ML Engineer challenge

This repo contains the architecture of services I have developed in order to automate every process in the ML cycle, from experimentation to deployment. The main capabilities of the system are:

Automating machine learning experimentation and training of diferent models, dynamically building and executing ML training pipelines for every training job submitted, where every experiment pipeline is defined by a very simple json message.
In addition to that, this is done via a microservice using the AMQP protocol, meaning multiple jobs could be sent to a cluster running these workers at once, and these tasks would be queued up to be performed as resources become avaiable. Also making possible to scale workers if needed. Most importantly, each and every single experiment executed by this worker will be throughly recorded using mlflow's model tracking server, also making it possible for the result of a experiment to be "promoted" to production, using mlflow's model registry.
Serving models for
- Batch Prediction: By also using the AMQP protocol, predictions can be made for any size of data, as the workers responsible for inference can be scaled both horizontally and vertically. With mlflow, making model predictions via spark udfs also becomes possible, increasing even more inference performance.
- Online Prediction: With the use of FastAPI, models can be served through endpoints offering low prediction latency.

● **Supplied data**:
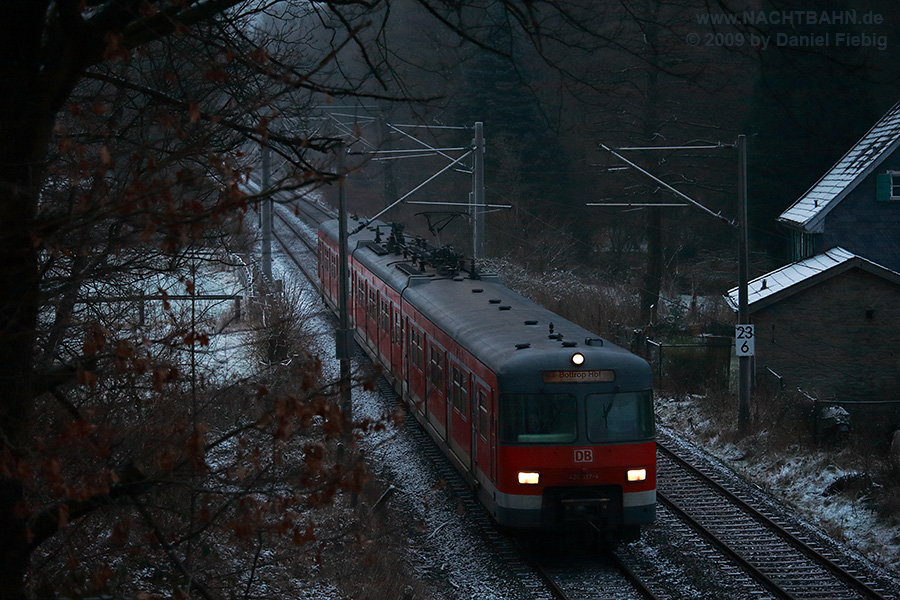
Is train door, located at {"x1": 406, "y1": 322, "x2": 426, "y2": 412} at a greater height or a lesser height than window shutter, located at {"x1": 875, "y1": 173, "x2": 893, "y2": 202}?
lesser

● **Task directions**: In the ML Engineer challenge text above, what is used to serve models through endpoints for online prediction?

● **Task output**: FastAPI